UTSA 'Bridging Cultures' conference Nov. 8-9 to reflect on border life

picture

Share this Story

(Nov. 7, 2012) -- The UTSA Mexico Center and the UTSA Center for Cultural Sustainability will host the conference "Bridging Cultures: Assessing the Cultural Heritage of the Rio Grande/Rio Bravo Borderland" from 8:45 a.m. to 7:30 p.m., Thursday, Nov. 8 and Friday, Nov. 9 from 9 to 11:30 a.m. in the Durango Building Southwest Room (1.124) on the UTSA Downtown Campus. The event is free and open to the public.

Noted scholar David Carrasco of Harvard Divinity School, present the keynote address,"Deep Heritage, Disruptions and the Choices of Hope,"at 6 p.m. Nov. 8.

The conference brings together 14 prominent American and Mexican scholars from disciplines such as anthropology, history, art, literature and sociology to examine the unique aspects of borderland culture.

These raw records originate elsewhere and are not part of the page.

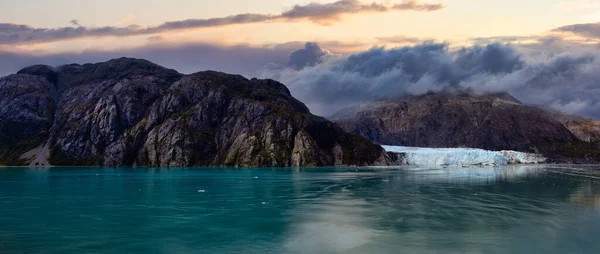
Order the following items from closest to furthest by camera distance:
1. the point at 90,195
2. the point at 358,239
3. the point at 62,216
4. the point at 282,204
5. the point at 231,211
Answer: the point at 358,239, the point at 62,216, the point at 231,211, the point at 282,204, the point at 90,195

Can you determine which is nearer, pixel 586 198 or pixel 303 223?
pixel 303 223

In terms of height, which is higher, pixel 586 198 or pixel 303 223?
pixel 586 198

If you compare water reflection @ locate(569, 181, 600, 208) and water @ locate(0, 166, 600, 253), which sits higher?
water reflection @ locate(569, 181, 600, 208)

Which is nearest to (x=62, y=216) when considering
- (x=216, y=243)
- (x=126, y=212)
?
(x=126, y=212)

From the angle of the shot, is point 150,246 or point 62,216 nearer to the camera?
point 150,246

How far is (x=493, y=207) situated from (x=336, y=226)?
2790cm

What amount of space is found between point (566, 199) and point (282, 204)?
153 ft

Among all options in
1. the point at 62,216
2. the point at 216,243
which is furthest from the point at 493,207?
the point at 62,216

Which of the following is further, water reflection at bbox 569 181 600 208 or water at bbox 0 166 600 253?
water reflection at bbox 569 181 600 208

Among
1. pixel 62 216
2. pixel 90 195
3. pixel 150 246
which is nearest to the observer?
pixel 150 246

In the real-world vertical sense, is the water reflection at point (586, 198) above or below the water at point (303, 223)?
above

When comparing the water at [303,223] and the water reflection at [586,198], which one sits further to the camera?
the water reflection at [586,198]

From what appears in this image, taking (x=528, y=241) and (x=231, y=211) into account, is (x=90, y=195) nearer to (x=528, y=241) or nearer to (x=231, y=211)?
(x=231, y=211)

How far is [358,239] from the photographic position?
1902 inches
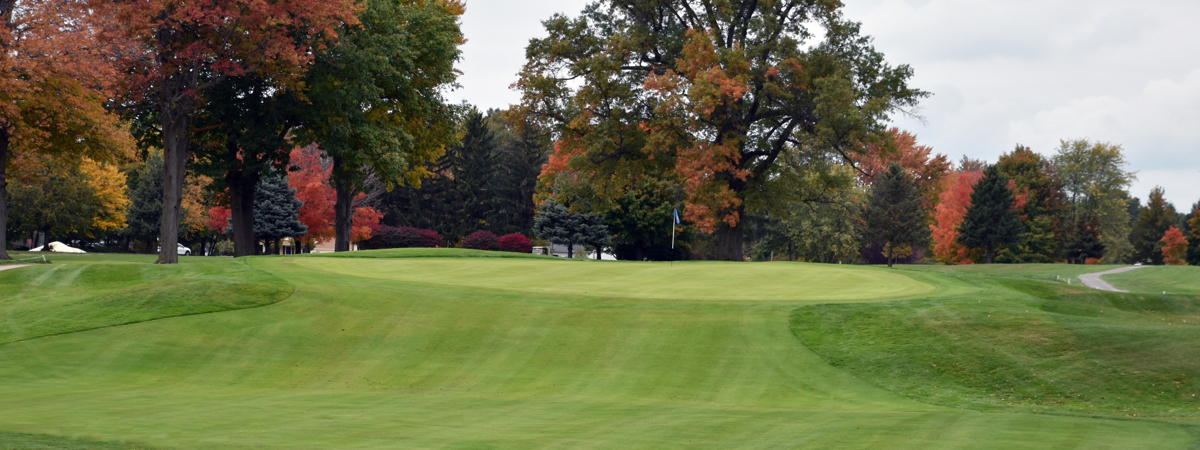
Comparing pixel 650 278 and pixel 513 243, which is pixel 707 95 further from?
pixel 513 243

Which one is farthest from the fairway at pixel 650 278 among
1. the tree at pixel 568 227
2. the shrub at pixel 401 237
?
the shrub at pixel 401 237

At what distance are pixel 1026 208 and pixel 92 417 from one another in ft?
248

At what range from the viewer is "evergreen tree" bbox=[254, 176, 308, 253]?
53.1 meters

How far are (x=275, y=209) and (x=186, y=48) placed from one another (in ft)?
100

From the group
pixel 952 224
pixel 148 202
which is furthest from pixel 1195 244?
pixel 148 202

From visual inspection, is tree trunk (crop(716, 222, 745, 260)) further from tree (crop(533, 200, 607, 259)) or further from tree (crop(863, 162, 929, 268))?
tree (crop(863, 162, 929, 268))

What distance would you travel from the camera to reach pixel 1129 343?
12844mm

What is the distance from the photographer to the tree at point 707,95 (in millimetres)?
33031

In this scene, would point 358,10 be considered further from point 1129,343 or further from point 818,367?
point 1129,343

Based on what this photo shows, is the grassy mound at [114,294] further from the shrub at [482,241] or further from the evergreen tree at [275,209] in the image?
the shrub at [482,241]

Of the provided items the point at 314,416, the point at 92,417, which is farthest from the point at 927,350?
the point at 92,417

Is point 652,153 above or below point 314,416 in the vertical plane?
above

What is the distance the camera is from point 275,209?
174ft

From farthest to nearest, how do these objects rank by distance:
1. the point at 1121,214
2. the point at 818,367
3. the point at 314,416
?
the point at 1121,214, the point at 818,367, the point at 314,416
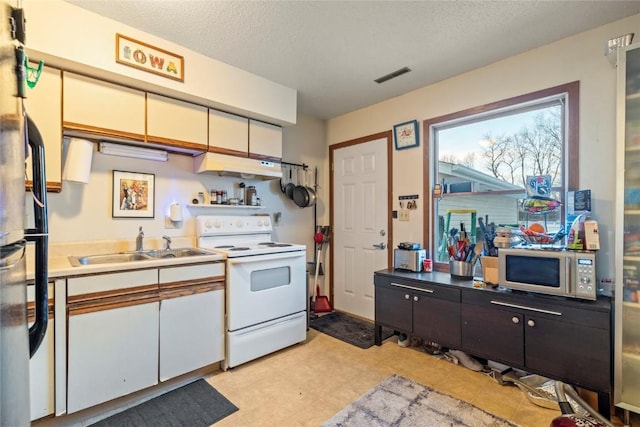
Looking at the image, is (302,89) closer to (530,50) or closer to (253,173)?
(253,173)

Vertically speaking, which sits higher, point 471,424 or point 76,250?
point 76,250

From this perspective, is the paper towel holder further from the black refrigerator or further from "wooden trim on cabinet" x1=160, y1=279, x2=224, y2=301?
the black refrigerator

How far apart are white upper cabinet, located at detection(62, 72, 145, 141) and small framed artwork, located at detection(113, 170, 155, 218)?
1.35 ft

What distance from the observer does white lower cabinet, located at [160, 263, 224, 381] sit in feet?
7.00

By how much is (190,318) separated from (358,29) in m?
2.42

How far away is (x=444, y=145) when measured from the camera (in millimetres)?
3104

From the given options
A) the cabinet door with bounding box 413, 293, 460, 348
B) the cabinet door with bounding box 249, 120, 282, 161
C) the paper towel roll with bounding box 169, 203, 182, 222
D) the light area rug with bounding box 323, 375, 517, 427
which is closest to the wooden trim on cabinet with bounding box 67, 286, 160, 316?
the paper towel roll with bounding box 169, 203, 182, 222

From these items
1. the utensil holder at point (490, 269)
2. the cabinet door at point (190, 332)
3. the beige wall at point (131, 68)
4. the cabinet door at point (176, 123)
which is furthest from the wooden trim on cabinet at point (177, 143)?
the utensil holder at point (490, 269)

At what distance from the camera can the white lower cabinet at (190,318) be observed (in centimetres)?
213

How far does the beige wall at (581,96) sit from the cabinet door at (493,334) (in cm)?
71

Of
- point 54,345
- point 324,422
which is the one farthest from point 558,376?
point 54,345

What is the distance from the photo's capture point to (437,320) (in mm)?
2514

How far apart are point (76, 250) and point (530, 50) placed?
12.7 feet

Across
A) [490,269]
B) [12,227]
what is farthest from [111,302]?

The scholars will focus on details specific to the region such as bridges, fences, water, plazas, culture, space and society. It aims to address the contemporary value of the cultural heritage of the borderlands between Southwestern Texas and Northeastern Mexico to produce an understanding of the region's cultural vitality in order to ensure it is sustained.

>> View the full conference agenda.

Conference sponsors include Humanities Texas, the William and Salome Scanlan Foundation, The Ewing Halsell Foundation, the Alice Kleberg Foundation and the UTSA Honors College.

Established in October 2005, the Mexico Center is the umbrella organization that connects UTSA's Mexico-related experts. It is engaged in research and educational projects to promote greater knowledge and understanding of issues facing Latino immigrants from Mexico.

The Center for Cultural Sustainability explores the continuity of the cultural systems of human existence. Cultural sustainability includes consideration, understanding and respect for heritage, identities and values that bind people to places.

Free parking for the conference will be available in UTSA lot D3 under Interstate 35.